[TASK GOAL]:
From the records, put only the part that opens with the line containing "this 400×266 image." and closes with the line containing "wrecked airplane fuselage [109, 48, 278, 222]" into a numbered list. Leave out blank lines.

[RECORDS FOR THE TASK]:

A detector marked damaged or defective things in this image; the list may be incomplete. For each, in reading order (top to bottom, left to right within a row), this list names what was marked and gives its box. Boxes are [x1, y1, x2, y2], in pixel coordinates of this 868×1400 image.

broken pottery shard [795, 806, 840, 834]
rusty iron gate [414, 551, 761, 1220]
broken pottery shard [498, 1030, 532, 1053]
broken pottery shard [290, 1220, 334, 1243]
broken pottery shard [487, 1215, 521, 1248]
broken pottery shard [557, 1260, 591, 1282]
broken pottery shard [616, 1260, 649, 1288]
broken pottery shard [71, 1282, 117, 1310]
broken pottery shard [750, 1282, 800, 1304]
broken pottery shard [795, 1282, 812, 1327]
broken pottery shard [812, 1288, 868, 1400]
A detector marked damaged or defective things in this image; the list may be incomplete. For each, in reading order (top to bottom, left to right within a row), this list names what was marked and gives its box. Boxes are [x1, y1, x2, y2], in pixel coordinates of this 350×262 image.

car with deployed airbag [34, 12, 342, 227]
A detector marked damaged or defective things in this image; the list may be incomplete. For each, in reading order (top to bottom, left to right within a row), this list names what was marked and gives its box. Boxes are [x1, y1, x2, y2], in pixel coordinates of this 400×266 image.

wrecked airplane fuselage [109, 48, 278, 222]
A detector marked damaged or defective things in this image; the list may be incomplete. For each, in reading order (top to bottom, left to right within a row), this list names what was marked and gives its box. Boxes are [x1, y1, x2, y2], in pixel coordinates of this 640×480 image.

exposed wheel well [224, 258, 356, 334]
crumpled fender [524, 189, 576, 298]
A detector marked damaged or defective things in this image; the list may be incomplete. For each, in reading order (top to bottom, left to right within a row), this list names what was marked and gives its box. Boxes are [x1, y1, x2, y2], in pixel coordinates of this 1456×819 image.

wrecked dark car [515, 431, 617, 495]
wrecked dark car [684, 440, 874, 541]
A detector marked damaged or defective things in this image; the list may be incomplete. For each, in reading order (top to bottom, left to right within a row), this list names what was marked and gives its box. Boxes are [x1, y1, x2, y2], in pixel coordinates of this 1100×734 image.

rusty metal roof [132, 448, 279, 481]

[EXERCISE RESULT]:
1. A detector marked damaged or defective things in this image; the list may be incomplete. For each, in reading order (top to bottom, left to right within a row), this list names what was marked and gives its box. Boxes are [x1, y1, x2, y2], in pixel coordinates of this 400×266 image.
2. wrecked airplane fuselage [109, 48, 278, 222]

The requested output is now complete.